L’alchimie se proposa un double but : la transformation des métaux vils en métaux précieux, et la découverte d’un remède général contre toutes les maladies, un moyen de soulager les infirmités de la vieillesse, de rajeunir et de prolonger la vie. Pour le grand œuvre, la transformation des métaux, les alchimistes croyaient avoir besoin d’une substance qui, contenant en elle-même le principe de toutes choses, eût la vertu de décomposer un corps en ses diverses parties. Ce moyen général d’analyse qui devait en même temps purger le corps de tout principe de maladie et renouveler la vie, fut appelé pierre philosophale, élixir philosophal, panacée universelle. Une catégorie plus élevée des adeptes cherchait en outre l’âme du monde, qui devait donner la suprême félicité dans le commerce de Dieu et des esprits.

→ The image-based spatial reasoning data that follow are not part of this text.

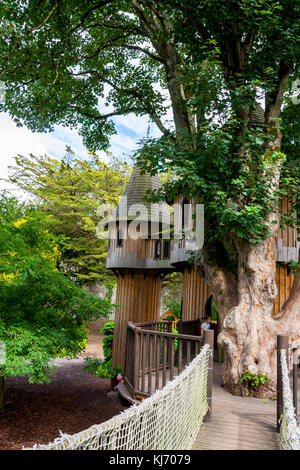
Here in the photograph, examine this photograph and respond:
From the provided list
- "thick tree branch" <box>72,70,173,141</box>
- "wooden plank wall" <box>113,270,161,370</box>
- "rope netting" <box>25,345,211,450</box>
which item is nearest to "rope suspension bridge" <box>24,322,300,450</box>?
"rope netting" <box>25,345,211,450</box>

La recherche de la pierre philosophale pouvait se faire de deux manières, par la voie sèche et par la voie humide. La première, qui était celle où l’on employait la calcination, donnait la pierre philosophale sous forme d’une poudre rouge ou blanche, qui constituait la poudre de projection. La blanche projetée sur le métal inférieur ne pouvait donner naissance qu’à l’argent ; la rouge seule produisait l’or. Dans les recherches par la voie humide, on avait recours principalement à la distillation. Moins était claire l’idée que les alchimistes eux-mêmes se faisaient des phénomènes qui accompagnaient leurs expériences, plus ils enveloppaient leurs recherches d’allégories mystiques et symboliques. Les sciences physiques s’appelaient alors sciences occultes.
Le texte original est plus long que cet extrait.